▸ **EXERCISE**:
Look for "melampus" in each line of the records, and copy the lines that have it.

Collected data entries
++++++++++++++++++++

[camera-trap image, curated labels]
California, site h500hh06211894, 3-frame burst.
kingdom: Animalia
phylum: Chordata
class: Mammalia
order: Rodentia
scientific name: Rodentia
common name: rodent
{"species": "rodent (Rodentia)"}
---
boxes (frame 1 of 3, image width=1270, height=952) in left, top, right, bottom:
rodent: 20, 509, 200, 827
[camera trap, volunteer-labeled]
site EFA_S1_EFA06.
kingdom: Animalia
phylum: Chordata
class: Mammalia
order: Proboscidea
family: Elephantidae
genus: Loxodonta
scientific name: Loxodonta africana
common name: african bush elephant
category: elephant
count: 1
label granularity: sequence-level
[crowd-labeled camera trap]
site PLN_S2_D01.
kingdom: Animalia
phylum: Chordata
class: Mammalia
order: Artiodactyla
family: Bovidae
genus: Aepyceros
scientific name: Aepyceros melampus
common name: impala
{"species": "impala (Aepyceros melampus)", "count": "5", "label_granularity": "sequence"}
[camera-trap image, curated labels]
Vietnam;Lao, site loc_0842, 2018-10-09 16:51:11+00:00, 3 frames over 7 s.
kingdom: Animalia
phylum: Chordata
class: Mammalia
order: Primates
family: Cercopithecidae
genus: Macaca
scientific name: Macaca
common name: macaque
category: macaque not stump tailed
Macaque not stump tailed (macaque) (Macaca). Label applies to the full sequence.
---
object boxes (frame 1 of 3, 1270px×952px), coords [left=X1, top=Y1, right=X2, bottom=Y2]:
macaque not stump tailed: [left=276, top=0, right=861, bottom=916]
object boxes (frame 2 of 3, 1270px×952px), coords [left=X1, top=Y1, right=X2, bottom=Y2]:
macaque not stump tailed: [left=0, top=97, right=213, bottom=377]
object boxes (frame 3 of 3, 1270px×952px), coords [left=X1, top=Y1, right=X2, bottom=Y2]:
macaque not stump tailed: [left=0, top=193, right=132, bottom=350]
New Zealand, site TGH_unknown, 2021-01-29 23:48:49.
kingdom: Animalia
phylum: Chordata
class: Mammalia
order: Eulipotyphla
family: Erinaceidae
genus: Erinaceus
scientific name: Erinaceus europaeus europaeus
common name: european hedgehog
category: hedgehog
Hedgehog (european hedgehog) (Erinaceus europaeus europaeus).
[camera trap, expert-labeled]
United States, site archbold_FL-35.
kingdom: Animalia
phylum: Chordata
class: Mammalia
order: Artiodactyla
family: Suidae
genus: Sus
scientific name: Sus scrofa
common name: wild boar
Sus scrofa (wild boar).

++++++++++++++++++++

▸ **TASK RESULT**:
scientific name: Aepyceros melampus
{"species": "impala (Aepyceros melampus)", "count": "5", "label_granularity": "sequence"}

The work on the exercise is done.